DATA FOR THE TASK:

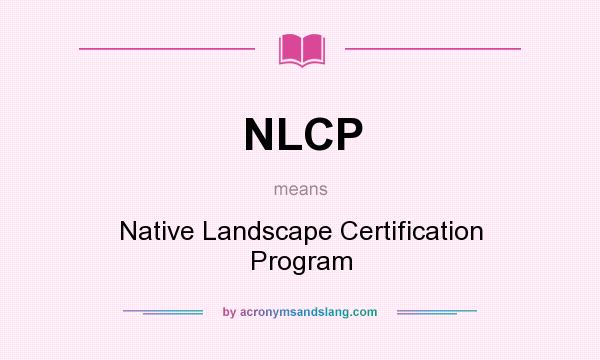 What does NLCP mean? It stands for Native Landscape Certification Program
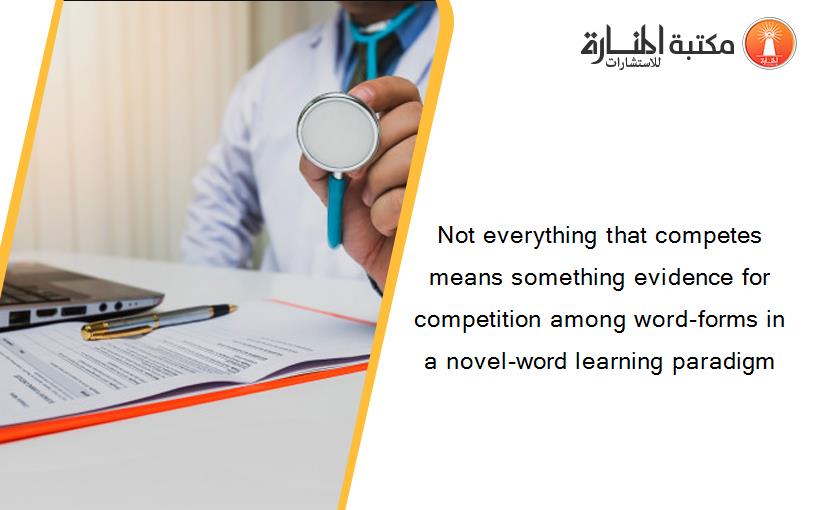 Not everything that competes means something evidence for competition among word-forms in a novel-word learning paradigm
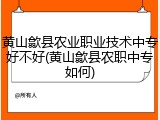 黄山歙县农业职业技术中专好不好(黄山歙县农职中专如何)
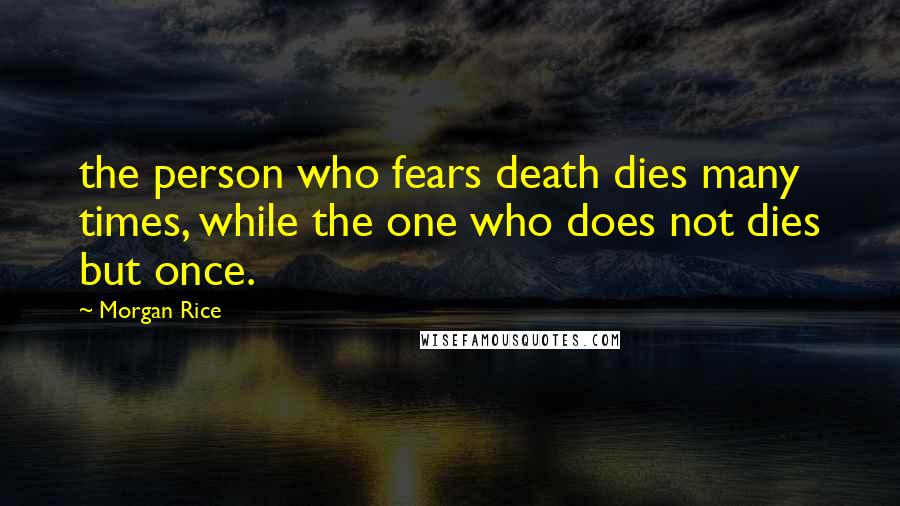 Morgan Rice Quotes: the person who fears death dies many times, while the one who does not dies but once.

---

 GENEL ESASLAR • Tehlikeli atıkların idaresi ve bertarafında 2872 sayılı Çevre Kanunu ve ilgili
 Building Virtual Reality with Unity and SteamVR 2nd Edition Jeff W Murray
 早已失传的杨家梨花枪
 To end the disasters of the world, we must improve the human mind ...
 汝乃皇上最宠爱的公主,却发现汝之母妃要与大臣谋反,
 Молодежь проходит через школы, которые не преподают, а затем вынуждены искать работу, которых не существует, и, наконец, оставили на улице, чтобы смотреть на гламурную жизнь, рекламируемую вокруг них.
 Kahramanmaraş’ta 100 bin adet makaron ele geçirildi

THE TASK: In the entries above, find the line with "黄山歙县农业职业技术中专好不好(黄山歙县农职中专如何)" and the line with "Morgan Rice Quotes: the". Write out exactly those two lines and every line between them, pictures excluded.

EXERCISE RESULT:
 黄山歙县农业职业技术中专好不好(黄山歙县农职中专如何)
 Morgan Rice Quotes: the person who fears death dies many times, while the one who does not dies but once.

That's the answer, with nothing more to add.